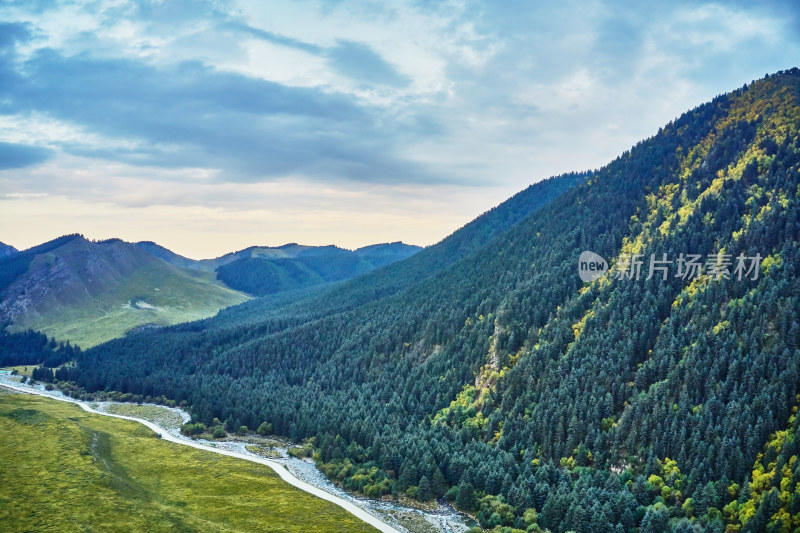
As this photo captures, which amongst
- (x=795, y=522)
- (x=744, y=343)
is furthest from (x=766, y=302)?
(x=795, y=522)

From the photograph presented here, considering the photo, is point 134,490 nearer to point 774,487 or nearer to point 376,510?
point 376,510

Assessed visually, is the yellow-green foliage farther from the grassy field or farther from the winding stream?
the grassy field

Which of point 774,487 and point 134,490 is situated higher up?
point 774,487

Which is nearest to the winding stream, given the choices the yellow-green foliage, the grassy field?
the grassy field

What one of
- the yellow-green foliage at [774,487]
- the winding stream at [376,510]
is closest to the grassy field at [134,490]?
the winding stream at [376,510]

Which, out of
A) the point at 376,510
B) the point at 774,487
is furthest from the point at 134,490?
the point at 774,487

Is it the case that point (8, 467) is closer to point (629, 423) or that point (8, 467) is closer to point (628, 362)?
point (629, 423)

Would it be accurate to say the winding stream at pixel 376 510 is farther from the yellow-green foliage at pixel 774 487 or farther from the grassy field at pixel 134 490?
the yellow-green foliage at pixel 774 487

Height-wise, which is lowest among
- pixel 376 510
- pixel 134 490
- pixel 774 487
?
pixel 376 510
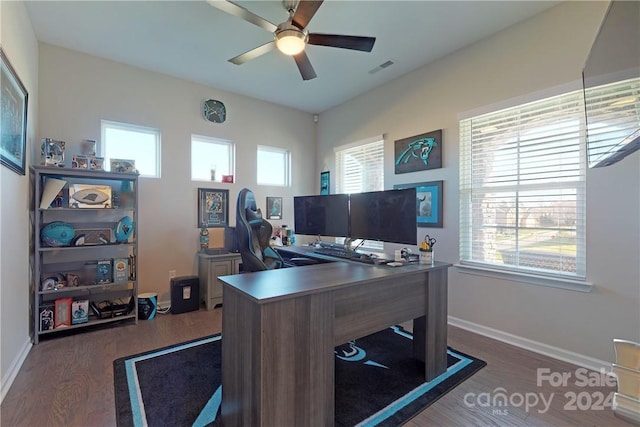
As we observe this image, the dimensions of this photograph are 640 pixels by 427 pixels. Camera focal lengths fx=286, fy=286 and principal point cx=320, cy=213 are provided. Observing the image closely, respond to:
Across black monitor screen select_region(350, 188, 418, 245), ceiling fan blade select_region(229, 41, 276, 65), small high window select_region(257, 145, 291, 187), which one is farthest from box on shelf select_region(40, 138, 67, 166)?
black monitor screen select_region(350, 188, 418, 245)

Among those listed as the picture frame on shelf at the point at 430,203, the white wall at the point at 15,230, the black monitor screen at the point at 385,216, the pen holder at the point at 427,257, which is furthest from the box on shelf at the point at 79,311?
the picture frame on shelf at the point at 430,203

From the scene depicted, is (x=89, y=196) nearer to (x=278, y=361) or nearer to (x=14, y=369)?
(x=14, y=369)

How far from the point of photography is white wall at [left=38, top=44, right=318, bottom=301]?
317cm

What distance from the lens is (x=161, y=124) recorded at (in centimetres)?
373

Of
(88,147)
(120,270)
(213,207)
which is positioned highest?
(88,147)

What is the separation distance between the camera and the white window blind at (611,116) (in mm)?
1062

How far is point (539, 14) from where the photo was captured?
2.59 meters

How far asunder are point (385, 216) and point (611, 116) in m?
1.47

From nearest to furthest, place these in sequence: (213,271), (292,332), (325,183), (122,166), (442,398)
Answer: (292,332)
(442,398)
(122,166)
(213,271)
(325,183)

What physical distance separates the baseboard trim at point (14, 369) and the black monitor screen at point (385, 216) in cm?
276

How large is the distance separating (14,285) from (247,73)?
3.14 m

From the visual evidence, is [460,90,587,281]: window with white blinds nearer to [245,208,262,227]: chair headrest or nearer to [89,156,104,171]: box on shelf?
[245,208,262,227]: chair headrest

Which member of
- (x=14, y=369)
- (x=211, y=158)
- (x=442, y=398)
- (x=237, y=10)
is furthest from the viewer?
(x=211, y=158)

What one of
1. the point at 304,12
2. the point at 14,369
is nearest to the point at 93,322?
the point at 14,369
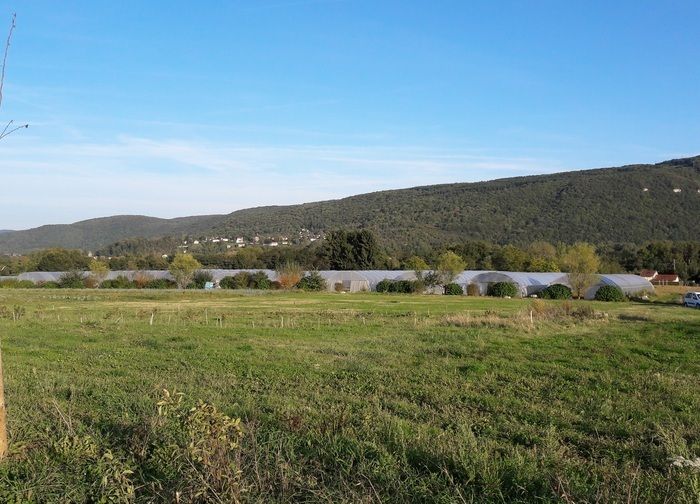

■ ■ ■ ■ ■ ■ ■

# WHAT IS NEEDED:
Copy the material word for word, beginning at the line that contains "How large is" and continuing through the end of the material. Leave the pictures out.

# SOLUTION FOR THIS PROBLEM:
How large is the distance separating (14,285) from (247,73)?
3.14 m

From the visual evidence, is [460,90,587,281]: window with white blinds nearer to [245,208,262,227]: chair headrest or nearer to [89,156,104,171]: box on shelf?
[245,208,262,227]: chair headrest

Which member of
- (x=14, y=369)
- (x=211, y=158)
- (x=442, y=398)
- (x=237, y=10)
is furthest from the viewer?
(x=211, y=158)

What one of
1. the point at 304,12
2. the point at 14,369
is nearest to the point at 93,322?
the point at 14,369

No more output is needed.